Three brothers owning land in Staten Island challenged use of ULURP to exempt City from condemnation procedures. In 2002, the Planning Commission approved an application by the Department of Parks and Recreation to add 14.5 acres to the Skyline Playground, a neighborhood park in Staten Island. Six of the 14.5 acres belonged to the Putter brothers, who planned to develop the site and had a pending application with City Planning for 50 affordable townhouses.
The Putters sued in 2002, but dropped the suit when the City informed them that the map amendment would not impede their development plans. The brothers proceeded until 2004 when City Planning told the Putters that an application to down-zone large parts of Staten Island, including their six acres, could gain City approval before the Putters’ application.

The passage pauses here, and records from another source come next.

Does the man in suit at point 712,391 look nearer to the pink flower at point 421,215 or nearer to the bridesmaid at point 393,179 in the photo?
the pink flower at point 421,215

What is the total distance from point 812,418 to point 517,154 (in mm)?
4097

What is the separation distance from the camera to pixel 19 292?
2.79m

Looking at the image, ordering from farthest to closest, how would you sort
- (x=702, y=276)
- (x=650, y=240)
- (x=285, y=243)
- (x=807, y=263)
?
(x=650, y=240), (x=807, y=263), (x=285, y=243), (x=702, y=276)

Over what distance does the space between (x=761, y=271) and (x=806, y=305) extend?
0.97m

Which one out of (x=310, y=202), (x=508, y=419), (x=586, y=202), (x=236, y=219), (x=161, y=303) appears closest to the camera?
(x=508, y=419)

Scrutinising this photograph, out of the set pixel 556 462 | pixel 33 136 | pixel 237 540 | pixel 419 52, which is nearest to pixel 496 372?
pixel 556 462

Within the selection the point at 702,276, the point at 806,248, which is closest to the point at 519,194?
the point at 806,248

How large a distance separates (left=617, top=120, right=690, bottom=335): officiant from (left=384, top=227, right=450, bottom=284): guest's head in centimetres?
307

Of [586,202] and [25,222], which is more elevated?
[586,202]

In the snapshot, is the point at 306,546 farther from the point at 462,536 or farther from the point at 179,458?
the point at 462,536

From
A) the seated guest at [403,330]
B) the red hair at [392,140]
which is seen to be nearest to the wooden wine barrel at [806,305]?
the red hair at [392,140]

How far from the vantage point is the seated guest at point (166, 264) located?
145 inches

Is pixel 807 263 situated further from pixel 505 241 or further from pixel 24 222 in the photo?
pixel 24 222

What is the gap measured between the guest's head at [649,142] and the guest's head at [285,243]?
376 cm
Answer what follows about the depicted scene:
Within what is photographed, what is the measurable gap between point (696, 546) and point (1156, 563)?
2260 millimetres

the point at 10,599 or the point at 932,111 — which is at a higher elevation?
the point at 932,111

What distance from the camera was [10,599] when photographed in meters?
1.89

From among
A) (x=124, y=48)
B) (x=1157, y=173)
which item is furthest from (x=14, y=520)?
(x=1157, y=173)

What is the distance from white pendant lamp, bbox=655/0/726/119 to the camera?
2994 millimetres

The Putters sued again, requesting that the court force the City to vote on their application. They claimed that City Planning purposely delayed their application while Staten Island’s down-zoning initiative worked its way through the land use process. Less than a month after the Putters’ suit, the City filed the required court proceeding to condemn the Putters’ six acres.
A lower court ordered the Planning Commission to vote on the brothers’ plan, but the court overturned the order after the City appealed. 3 CityLand 49 (April 15, 2006).
With the case pending, a court stayed the City’s condemnation. When the condemnation proceed ing recommenced, the Putters claimed that the City’s ULURP process in this case was insufficient to replace the hearing required under eminent domain law. The Putters claimed that the notices for the Parks map amendment referred to acquisition of private property, but did not specify acquisition through eminent domain. The City was not, as a result, acting as a condemnor when it conducted the ULURP hearings.
Justice Abraham Gerges granted the City’s condemnation petition, ruling that the City’s procedures satisfied the requirements of the eminent domain law. The City had considered and submitted to the Planning Commission the factors set out in the eminent domain law; the City clearly stated that its application pertained to the demapping of streets, the creation of the park, and acquisition or disposition of property related to that purpose. In addition, the court found that the Charter envisioned that property taken by eminent domain could be reviewed in accordance with ULURP. Finally, the court ruled that the Putters’ claims concerning the propriety of the ULURP process should have been raised in an article 78 proceeding. If the Putters were allowed to bring claims relating to ULURP during the City’s condemnation proceeding, the exemption provision of the eminent domain law would have no practical value.
Jones Woods Park Addition to the Skyline Playground, 2006 NY Slip Op 26433, Oct. 25, 2006 (Kings Cty.Sup.Ct.) (Gerges, J.).